>> Begin ENTRIES PROVIDED
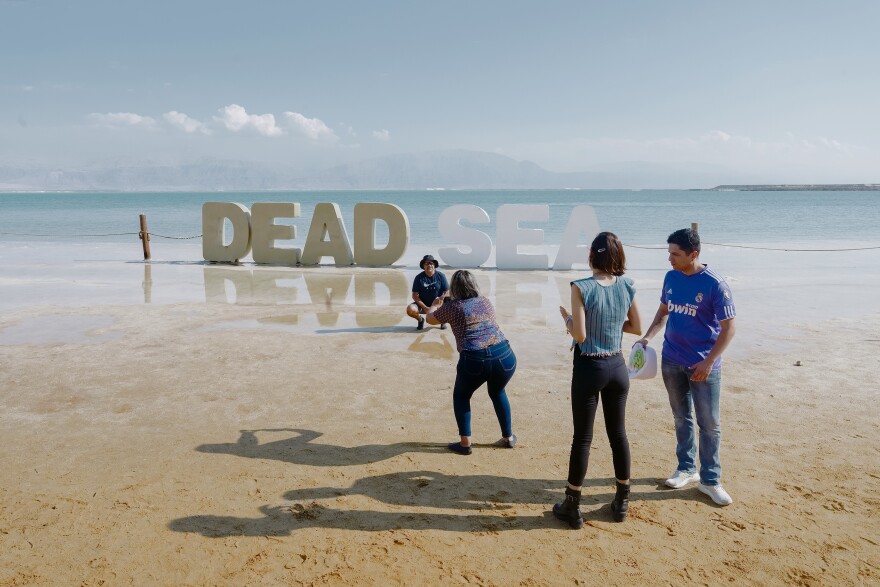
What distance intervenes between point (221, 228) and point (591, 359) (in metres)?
17.3

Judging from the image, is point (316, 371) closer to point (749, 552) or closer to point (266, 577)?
point (266, 577)

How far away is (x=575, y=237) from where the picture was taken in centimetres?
1738

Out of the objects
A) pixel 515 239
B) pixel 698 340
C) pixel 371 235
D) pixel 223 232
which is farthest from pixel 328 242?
pixel 698 340

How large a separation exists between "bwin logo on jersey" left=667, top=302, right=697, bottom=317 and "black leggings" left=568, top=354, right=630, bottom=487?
0.65m

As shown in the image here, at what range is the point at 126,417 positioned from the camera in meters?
5.78

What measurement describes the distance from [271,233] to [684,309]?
16.0 meters

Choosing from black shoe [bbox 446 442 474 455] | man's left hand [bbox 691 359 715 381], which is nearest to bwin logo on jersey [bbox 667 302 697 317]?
man's left hand [bbox 691 359 715 381]

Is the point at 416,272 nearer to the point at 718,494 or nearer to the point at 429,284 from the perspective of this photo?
the point at 429,284

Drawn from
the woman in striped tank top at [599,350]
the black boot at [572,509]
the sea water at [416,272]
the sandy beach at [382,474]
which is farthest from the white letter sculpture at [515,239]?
the black boot at [572,509]

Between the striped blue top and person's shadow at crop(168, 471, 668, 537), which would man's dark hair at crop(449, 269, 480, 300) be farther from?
person's shadow at crop(168, 471, 668, 537)

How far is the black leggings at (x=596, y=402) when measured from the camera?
12.2 ft

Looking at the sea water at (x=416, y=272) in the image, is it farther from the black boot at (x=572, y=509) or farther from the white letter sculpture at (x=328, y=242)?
the black boot at (x=572, y=509)

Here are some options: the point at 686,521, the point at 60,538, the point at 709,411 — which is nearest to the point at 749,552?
the point at 686,521

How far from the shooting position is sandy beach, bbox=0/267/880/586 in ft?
11.6
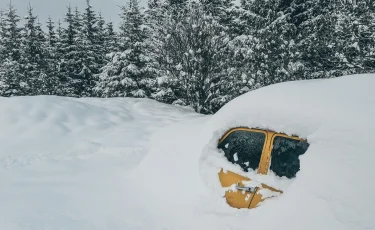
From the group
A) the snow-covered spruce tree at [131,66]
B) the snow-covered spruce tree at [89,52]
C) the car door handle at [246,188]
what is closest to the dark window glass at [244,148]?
the car door handle at [246,188]

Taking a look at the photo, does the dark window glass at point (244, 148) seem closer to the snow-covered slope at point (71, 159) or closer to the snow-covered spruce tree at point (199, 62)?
the snow-covered slope at point (71, 159)

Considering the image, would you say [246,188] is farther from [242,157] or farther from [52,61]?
[52,61]

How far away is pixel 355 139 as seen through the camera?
308cm

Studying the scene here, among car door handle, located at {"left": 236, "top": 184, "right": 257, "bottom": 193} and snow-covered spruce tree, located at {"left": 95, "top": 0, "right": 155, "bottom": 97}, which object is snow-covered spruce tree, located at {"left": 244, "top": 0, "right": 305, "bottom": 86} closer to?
snow-covered spruce tree, located at {"left": 95, "top": 0, "right": 155, "bottom": 97}

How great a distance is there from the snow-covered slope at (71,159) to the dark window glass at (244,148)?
1547 mm

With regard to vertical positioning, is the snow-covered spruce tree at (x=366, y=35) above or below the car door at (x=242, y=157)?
above

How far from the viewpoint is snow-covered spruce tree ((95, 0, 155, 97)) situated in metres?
23.2

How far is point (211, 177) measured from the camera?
429 centimetres

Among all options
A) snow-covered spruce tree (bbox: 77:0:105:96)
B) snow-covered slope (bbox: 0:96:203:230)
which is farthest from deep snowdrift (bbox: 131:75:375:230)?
snow-covered spruce tree (bbox: 77:0:105:96)

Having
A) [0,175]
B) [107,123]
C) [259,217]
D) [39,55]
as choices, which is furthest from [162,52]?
[39,55]

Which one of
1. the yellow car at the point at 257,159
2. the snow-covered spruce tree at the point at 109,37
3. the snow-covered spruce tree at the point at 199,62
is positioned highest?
the snow-covered spruce tree at the point at 109,37

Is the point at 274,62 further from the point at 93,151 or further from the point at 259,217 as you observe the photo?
the point at 259,217

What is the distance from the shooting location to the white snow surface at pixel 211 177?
3.01m

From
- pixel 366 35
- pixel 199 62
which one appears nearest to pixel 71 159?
pixel 199 62
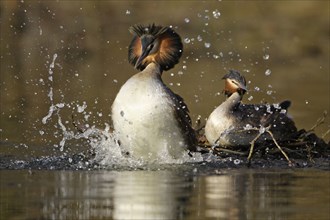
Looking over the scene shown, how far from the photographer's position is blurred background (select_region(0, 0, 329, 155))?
1789 centimetres

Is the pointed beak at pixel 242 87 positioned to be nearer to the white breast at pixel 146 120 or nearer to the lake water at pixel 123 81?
the lake water at pixel 123 81

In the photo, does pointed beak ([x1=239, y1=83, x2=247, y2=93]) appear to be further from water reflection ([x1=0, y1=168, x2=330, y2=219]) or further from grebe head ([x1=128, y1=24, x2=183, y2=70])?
water reflection ([x1=0, y1=168, x2=330, y2=219])

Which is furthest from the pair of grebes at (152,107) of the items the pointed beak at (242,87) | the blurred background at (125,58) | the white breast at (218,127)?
the blurred background at (125,58)

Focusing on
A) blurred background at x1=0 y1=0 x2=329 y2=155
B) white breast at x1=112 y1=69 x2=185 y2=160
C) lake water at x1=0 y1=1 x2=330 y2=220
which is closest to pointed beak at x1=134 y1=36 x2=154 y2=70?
white breast at x1=112 y1=69 x2=185 y2=160

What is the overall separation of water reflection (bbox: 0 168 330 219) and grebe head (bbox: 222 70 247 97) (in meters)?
3.19

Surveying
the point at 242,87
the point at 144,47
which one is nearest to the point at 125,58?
the point at 242,87

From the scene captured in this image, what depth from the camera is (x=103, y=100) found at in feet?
65.0

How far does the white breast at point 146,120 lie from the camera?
1253 centimetres

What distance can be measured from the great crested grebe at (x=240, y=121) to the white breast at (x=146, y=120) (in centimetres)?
124

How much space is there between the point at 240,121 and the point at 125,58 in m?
15.6

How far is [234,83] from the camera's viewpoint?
15164 mm

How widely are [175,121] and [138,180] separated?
1752mm

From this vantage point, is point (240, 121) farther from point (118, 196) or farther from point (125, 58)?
point (125, 58)

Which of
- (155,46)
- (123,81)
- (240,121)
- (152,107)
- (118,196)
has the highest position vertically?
(123,81)
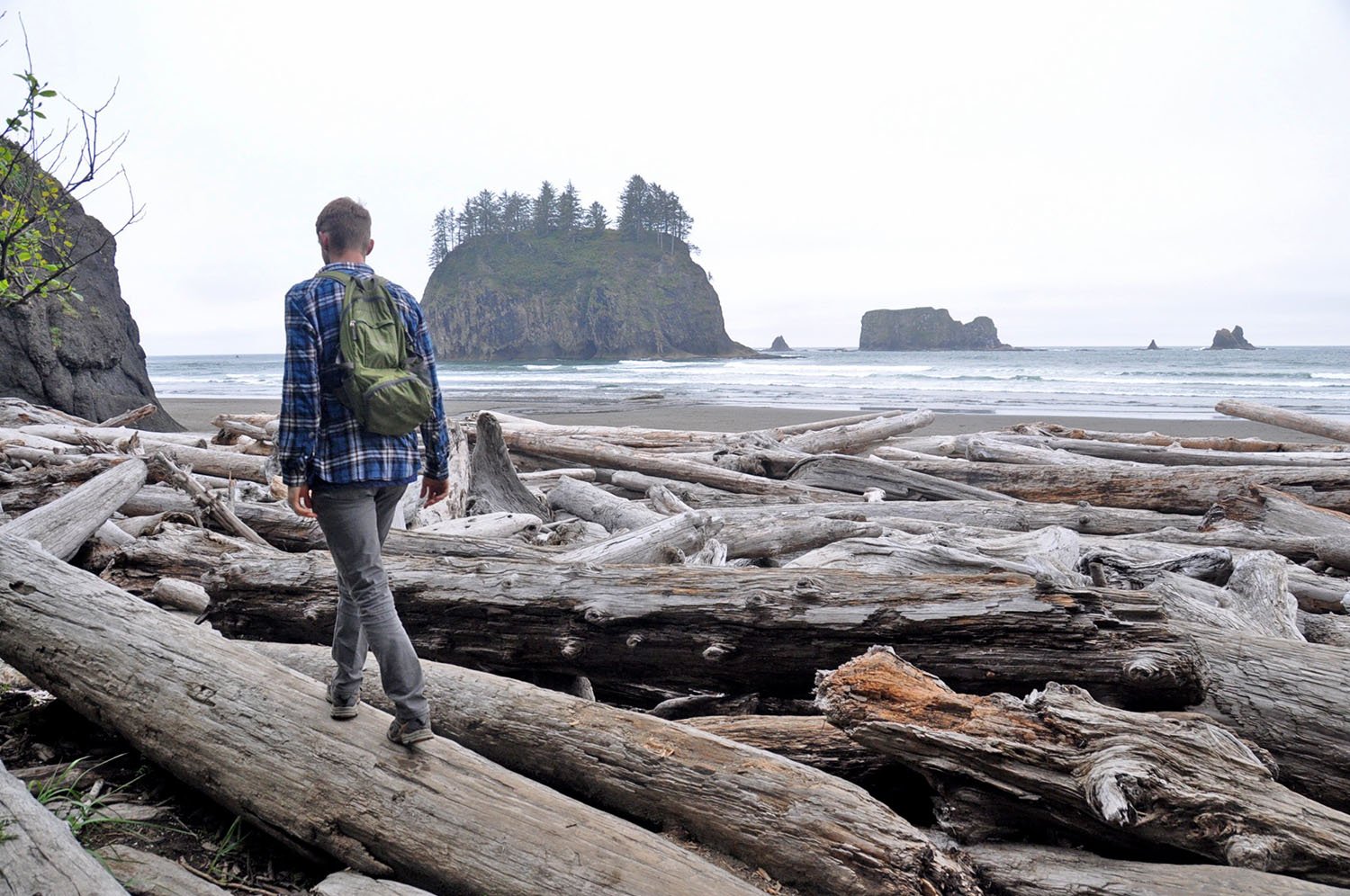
>> End ENTRIES PROVIDED
Copy out every line of the listing above that contains the word "handle".

C) the car door handle at [246,188]
the car door handle at [246,188]
Studying the scene here, among car door handle, located at {"left": 236, "top": 184, "right": 257, "bottom": 193} and snow-covered spruce tree, located at {"left": 95, "top": 0, "right": 155, "bottom": 97}, which object is snow-covered spruce tree, located at {"left": 244, "top": 0, "right": 305, "bottom": 86} closer to?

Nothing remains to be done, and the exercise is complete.